What you have to do:
Copy every one of the records below word for word, leaving out the pictures.

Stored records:
==============================
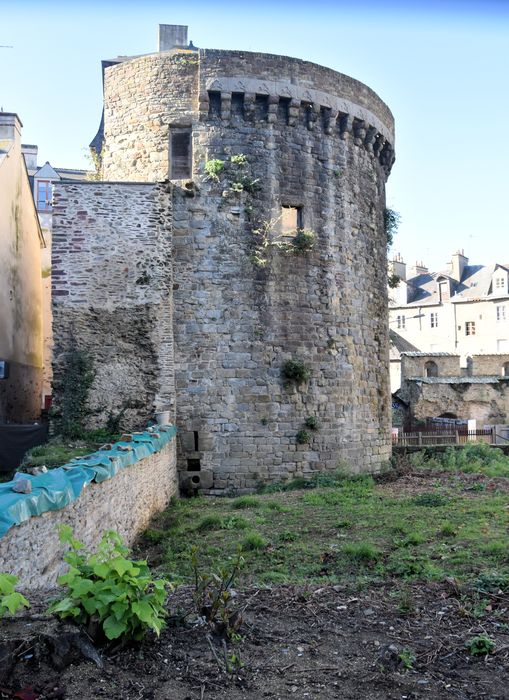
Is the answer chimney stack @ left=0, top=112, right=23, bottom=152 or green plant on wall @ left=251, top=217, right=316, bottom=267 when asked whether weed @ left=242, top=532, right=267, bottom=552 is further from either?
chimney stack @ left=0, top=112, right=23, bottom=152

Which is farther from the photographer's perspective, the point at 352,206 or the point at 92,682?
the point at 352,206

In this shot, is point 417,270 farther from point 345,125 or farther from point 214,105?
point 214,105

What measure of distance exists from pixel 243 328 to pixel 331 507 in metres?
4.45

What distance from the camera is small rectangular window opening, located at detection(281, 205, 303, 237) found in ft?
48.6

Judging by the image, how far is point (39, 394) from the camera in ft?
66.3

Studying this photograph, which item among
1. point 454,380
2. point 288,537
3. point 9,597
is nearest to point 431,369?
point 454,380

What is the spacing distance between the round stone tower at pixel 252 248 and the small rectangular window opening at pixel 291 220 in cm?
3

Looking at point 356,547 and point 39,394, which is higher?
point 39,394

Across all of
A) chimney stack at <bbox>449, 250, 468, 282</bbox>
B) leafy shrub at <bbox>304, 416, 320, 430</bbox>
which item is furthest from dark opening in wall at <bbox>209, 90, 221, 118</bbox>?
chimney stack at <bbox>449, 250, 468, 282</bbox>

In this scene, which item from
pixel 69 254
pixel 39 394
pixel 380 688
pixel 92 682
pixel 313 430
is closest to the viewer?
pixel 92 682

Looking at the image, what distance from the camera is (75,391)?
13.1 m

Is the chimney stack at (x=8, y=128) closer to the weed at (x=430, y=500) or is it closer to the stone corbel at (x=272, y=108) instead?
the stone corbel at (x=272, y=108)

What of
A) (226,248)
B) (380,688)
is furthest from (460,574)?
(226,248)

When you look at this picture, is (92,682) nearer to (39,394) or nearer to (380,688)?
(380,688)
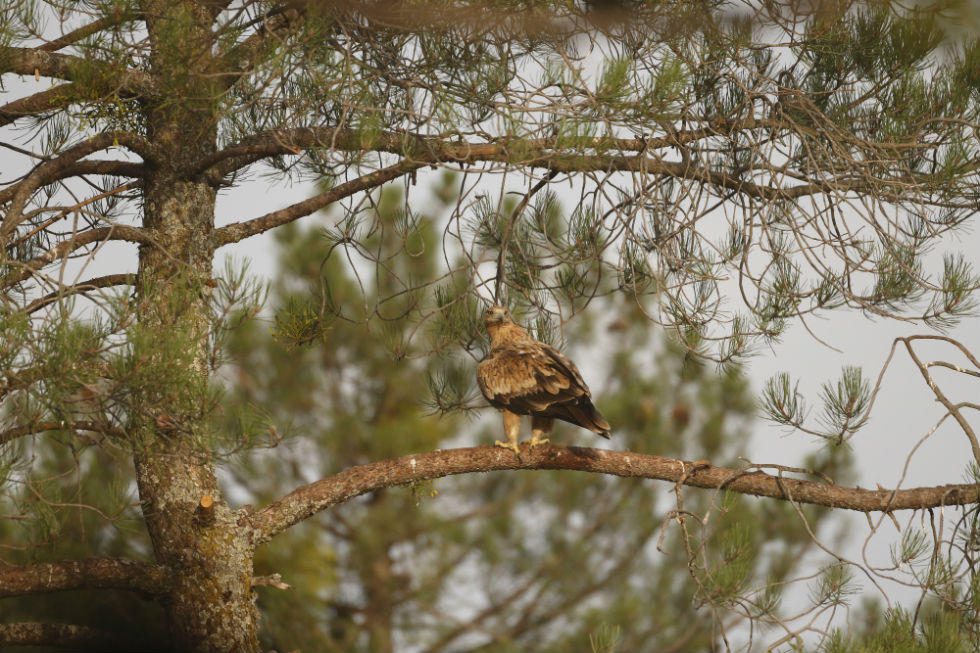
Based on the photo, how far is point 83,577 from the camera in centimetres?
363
==============================
Solution for this task:
Is the answer chimney stack @ left=0, top=112, right=23, bottom=152 or green plant on wall @ left=251, top=217, right=316, bottom=267 when asked whether weed @ left=242, top=532, right=267, bottom=552 is further from either?
chimney stack @ left=0, top=112, right=23, bottom=152

Which is farther from the photographer's perspective, the point at 352,206 or the point at 92,682?
the point at 352,206

In this shot, is point 417,270 farther from point 345,125 or farther from point 214,105?
point 214,105

What measure of distance exists from pixel 243 328 to pixel 331 507 in metres?
4.45

What distance from the camera is small rectangular window opening, located at detection(281, 205, 303, 237) found in ft?
48.6

Judging by the image, how far is point (39, 394) from the camera in ft?
66.3

Studying this photograph, which item among
1. point 454,380
2. point 288,537
3. point 9,597
is nearest to point 431,369?
point 454,380

What is the spacing distance between the round stone tower at pixel 252 248 and the small rectangular window opening at pixel 291 220 in cm?
3

Looking at point 356,547 and point 39,394, which is higher?
point 39,394

Across all of
A) chimney stack at <bbox>449, 250, 468, 282</bbox>
B) leafy shrub at <bbox>304, 416, 320, 430</bbox>
which item is furthest from dark opening in wall at <bbox>209, 90, 221, 118</bbox>?
chimney stack at <bbox>449, 250, 468, 282</bbox>

In this scene, which item from
pixel 69 254
pixel 39 394
pixel 380 688
pixel 92 682
pixel 313 430
is closest to the viewer?
pixel 92 682

Looking at the image, what distance from the camera is (75,391)?
13.1 m

Is the chimney stack at (x=8, y=128) closer to the weed at (x=430, y=500) or is it closer to the stone corbel at (x=272, y=108) instead?
the stone corbel at (x=272, y=108)

What of
A) (226,248)
B) (380,688)
is furthest from (460,574)?
(226,248)

When you look at this picture, is (92,682) nearer to (39,394) or nearer to (380,688)?
(380,688)
Based on the photo, how far is point 83,577 from the camera in centimetres?
363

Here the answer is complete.